I didn't have high hopes for Raspberry Pi running Linux to be able to measure time with required accuracy. This is the timing diagram for PAL:

The refresh rate is 50Hz, so we have 1/50s=20ms for every frame. Every line takes 64 microseconds. I would be very happy with being able to detect at least 4 regions on the line, not even aiming for pixel-level resolution.

This means that I need to be able to accurately measure time since a fixed time 0 (e.g. middle of the screen, when I release the button after calibration) with known time per frame. I need better than 64us resolution to determine lines and 16us resolution to determine 4 regions in every line.

It's not possible to do from userspace. Fortunately I found a very neat project on GitHub where someone else had the same need.

Enter GPIOTS

This is a kernel module that creates /dev/gpiotsXX devices and provides timestamps for interrupts coming from selected GPIO pins.

Initially I tested it on another Raspberry Pi which is connected to a GPS receiver with PPS line. The numbers from gpio_test.c were promising:

SSS MMM uuu
428 966 912
429 966 914
430 966 912
431 966 911

 The PPS signal arrives every second, so the difference between every number should be exactly 1000000. It's not exactly that, but it's close. After running for a long time I determined that the resolution was about 3us, so I should be able to detect not four fields per line but up to 16.

Dreams shattered

Unfortunately it doesn't work like that on a real RPi connected to a real CRT. There is a lot going on and I'm still not sure if I didn't overlook anything obvious.

Well it kind of works.
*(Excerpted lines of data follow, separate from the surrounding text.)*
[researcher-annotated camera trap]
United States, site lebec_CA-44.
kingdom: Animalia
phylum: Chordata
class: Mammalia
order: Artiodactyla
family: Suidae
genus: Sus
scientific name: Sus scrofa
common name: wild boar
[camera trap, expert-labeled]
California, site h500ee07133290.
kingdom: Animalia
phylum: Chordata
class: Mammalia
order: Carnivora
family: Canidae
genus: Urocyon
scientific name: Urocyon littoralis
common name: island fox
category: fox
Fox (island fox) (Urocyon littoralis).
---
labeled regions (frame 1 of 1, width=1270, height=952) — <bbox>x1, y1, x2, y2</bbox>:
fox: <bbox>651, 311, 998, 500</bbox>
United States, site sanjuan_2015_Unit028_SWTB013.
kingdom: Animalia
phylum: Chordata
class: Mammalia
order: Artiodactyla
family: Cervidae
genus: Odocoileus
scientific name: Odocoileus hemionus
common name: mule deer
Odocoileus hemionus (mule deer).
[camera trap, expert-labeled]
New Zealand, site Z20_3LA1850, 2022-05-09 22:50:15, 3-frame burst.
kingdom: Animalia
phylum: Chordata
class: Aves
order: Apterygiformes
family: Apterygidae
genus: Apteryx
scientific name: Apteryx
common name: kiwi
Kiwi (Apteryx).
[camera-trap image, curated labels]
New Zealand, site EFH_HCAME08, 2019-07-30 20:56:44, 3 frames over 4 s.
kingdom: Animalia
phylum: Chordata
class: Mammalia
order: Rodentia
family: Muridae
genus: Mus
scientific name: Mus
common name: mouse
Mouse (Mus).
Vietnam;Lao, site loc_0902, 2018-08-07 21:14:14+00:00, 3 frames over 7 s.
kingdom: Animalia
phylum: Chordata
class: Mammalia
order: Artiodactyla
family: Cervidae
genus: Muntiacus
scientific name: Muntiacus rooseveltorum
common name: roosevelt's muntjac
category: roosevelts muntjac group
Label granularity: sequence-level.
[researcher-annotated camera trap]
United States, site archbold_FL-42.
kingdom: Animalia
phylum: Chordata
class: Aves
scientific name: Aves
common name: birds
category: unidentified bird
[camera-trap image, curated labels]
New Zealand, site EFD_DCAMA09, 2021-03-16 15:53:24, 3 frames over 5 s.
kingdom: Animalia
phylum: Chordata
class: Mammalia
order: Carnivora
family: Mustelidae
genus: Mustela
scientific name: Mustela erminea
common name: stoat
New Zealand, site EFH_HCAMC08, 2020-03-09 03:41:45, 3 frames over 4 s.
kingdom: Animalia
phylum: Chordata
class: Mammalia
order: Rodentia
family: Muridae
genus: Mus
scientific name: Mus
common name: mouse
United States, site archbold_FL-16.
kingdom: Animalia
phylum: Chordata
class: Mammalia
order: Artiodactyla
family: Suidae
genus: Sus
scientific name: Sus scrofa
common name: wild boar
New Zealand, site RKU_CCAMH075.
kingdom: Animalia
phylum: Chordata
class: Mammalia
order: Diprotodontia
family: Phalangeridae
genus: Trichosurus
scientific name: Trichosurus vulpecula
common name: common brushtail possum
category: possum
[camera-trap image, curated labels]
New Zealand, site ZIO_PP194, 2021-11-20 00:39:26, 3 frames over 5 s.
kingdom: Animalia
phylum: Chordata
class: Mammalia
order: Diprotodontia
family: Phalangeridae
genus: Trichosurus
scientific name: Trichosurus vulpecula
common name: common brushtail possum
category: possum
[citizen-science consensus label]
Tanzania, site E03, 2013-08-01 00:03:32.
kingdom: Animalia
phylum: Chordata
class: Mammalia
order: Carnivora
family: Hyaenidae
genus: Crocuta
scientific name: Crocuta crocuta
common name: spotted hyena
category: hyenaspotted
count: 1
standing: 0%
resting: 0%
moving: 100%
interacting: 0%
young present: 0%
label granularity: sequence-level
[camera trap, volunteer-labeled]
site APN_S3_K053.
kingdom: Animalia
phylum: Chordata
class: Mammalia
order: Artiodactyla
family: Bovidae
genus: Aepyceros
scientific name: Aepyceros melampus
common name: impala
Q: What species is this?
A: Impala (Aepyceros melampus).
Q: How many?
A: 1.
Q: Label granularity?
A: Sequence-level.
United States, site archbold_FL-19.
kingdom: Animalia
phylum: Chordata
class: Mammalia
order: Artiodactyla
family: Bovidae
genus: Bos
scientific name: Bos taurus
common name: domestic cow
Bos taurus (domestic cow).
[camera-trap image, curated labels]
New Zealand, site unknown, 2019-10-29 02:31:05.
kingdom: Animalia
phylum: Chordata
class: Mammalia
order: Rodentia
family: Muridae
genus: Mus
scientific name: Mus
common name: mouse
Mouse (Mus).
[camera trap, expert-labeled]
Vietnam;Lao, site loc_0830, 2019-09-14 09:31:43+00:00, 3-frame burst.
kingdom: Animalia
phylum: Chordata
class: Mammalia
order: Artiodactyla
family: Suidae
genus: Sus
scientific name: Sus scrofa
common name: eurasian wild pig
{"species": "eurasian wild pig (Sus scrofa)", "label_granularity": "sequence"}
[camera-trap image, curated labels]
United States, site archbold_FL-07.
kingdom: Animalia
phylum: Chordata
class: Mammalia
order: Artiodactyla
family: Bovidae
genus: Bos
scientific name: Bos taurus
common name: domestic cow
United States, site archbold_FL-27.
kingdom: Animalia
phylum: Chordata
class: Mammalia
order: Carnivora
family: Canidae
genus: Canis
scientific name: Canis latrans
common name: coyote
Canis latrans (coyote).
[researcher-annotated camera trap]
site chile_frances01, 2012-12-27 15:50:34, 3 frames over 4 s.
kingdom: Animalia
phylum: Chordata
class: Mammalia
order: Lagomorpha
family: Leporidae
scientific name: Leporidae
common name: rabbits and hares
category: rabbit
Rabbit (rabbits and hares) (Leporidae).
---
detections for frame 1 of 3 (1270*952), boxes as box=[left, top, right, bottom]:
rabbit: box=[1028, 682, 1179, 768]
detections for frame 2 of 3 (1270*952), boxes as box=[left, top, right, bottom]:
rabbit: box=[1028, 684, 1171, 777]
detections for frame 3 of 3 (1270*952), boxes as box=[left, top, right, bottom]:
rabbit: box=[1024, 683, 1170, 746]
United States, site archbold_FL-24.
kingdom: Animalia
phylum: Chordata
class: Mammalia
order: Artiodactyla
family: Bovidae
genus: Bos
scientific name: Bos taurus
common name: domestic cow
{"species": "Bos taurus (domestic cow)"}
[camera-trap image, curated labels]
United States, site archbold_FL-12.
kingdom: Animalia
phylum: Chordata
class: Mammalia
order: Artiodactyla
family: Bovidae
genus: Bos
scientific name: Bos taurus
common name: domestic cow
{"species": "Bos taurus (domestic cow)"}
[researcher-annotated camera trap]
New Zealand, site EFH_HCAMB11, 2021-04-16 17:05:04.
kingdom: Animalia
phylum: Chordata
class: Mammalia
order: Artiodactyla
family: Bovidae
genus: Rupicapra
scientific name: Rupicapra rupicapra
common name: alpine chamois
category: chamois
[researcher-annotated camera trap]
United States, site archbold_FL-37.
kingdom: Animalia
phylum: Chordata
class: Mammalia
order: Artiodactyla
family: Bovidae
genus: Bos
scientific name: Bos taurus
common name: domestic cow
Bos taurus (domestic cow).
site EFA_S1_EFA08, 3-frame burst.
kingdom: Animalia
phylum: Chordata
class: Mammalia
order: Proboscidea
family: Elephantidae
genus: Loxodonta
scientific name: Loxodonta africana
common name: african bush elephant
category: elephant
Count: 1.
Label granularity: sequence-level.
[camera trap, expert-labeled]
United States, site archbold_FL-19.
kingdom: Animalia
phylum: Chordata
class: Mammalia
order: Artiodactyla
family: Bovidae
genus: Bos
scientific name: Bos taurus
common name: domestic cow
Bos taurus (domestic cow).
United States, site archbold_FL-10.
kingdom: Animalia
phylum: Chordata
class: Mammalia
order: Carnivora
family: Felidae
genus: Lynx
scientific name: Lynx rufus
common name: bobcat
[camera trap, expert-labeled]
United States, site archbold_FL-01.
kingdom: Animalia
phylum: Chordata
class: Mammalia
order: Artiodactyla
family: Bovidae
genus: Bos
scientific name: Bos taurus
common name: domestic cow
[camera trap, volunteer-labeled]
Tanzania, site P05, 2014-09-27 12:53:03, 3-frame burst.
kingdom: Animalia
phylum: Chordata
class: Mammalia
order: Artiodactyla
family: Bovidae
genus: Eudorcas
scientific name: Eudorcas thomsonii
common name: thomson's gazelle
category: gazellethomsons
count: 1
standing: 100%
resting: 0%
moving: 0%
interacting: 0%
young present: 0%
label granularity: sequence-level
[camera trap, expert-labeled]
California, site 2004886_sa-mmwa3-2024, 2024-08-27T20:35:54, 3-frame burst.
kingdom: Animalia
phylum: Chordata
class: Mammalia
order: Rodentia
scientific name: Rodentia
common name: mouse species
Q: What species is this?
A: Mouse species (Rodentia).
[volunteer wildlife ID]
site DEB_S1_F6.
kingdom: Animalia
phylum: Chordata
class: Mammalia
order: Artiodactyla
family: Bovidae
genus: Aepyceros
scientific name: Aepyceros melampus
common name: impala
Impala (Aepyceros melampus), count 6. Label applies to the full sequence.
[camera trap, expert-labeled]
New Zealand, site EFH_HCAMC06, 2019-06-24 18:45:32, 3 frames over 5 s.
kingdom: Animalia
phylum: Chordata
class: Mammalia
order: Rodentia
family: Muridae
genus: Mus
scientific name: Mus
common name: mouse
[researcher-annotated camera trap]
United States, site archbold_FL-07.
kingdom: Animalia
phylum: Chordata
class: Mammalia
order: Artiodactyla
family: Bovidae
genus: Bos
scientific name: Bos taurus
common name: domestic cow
After connecting light pen and trying it out I was able to:

...and that's about it. I tried to count a fixed amount of time since time_0 for every frame and use the difference between the elapsed time and the time when light sensor interrupt arrived to calculate what should be the offset.

I got no consistency at all, the numbers are all over the place, it was not possible to determine even the Y position to any accuracy. I was expecting to have drift or low accuracy, but not something that seems to be random.

You can find the source code for my play/test program attached. 

This somewhat contradicts the GPS PPS test, and I'm not really sure why.